NARAL Pro-Choice America said it was spending an unspecified amount on mailings, online ads and phone calls in Wisconsin against Walker. The mailing says that Walker is obsessed with outlawing abortion and cites his support for the law requiring those who perform abortions to have admitting privileges at nearby hospitals.

Emily’s List, a group that works to elect Democratic women who support abortion rights, said it plans to spend $1.2 million on television ads for Burke this month.

Attacking Walker’s record on women’s issues hasn’t been all smooth for Democrats. Last month, Democratic National Committee Chairwoman Debbie Wasserman Schultz said Walker had “given women the back of his hand.” She later backed away from those comments under criticism that she was comparing Walker to an abuser.

Other Democratic power players are trying to help Burke.

Last month, Burke spoke at a Women’s Leadership Forum in Washington where potential 2016 presidential candidate Hillary Rodham Clinton praised her.

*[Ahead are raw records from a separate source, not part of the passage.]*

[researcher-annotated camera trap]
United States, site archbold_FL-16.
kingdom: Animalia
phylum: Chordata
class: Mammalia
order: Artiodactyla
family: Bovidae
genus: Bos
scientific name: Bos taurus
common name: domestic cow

And Michelle Obama, while campaigning for Burke in Milwaukee, tailored her message to female voters.

“This election is on us,” Obama said at the rally, echoing the ‘It’s On Us’ campaign launched by the president in September to combat sexual assaults on college campuses. “We can’t wait around for anyone else to do this. It’s on us to get people energized and organized and out to vote on November the 4th. That’s on us.”